(Records excerpted from a collection)
········

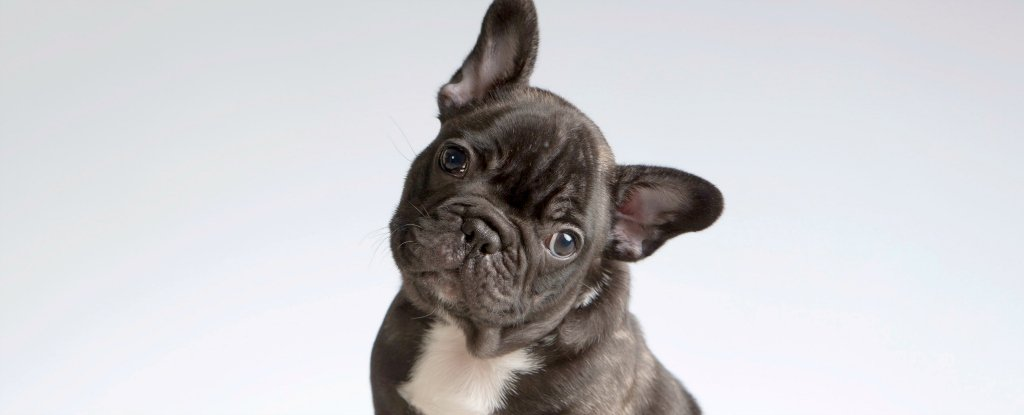 French Bulldogs' Cuteness Comes at a Steep Cost, Warn Vets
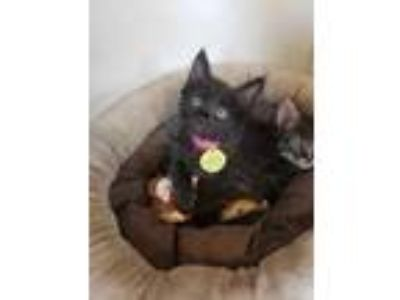 Adopt Juvia a All Black Domestic Mediumhair / Domestic Shorthair / Mixed cat in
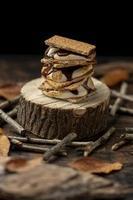 la deliziosa composizione di dessert mores foto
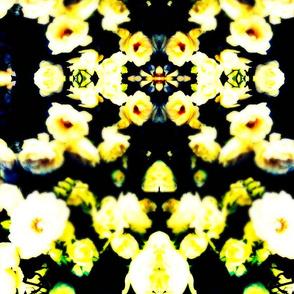 tumblr_mmz0bqFU6u1rkogzbo1_500-ed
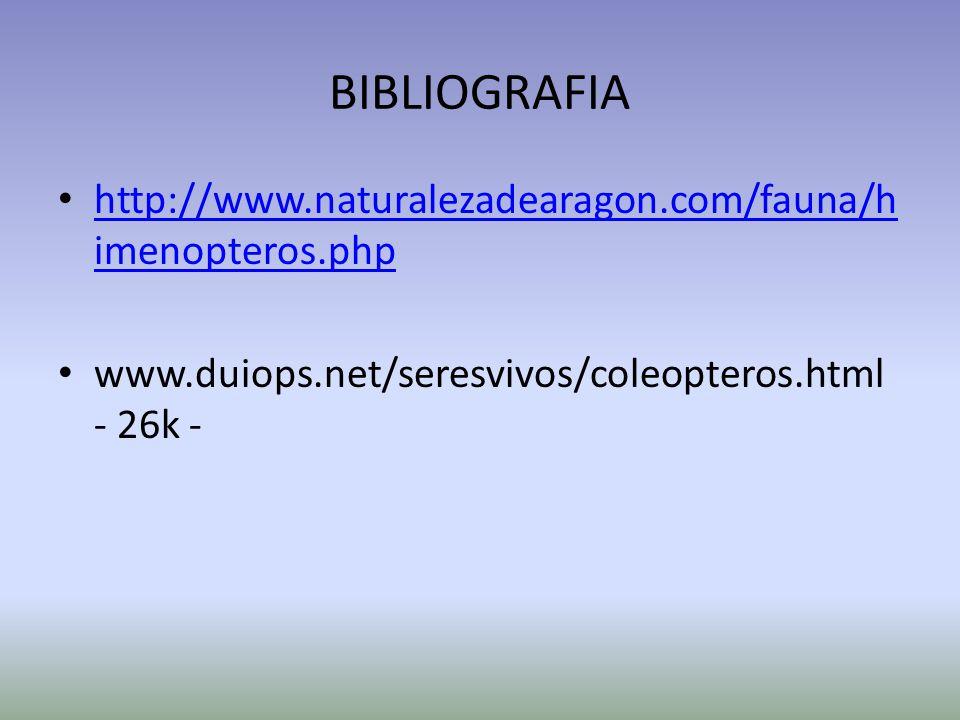 BIBLIOGRAFIA http://www.naturalezadearagon.com/fauna/himenopteros.php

········

[Work instructions] Write out, word for word, the line containing "la deliziosa composizione" and each line after it to the end of the data, and nothing more. Drop the pictures.

[The completed task]
 la deliziosa composizione di dessert mores foto
 tumblr_mmz0bqFU6u1rkogzbo1_500-ed
 BIBLIOGRAFIA http://www.naturalezadearagon.com/fauna/himenopteros.php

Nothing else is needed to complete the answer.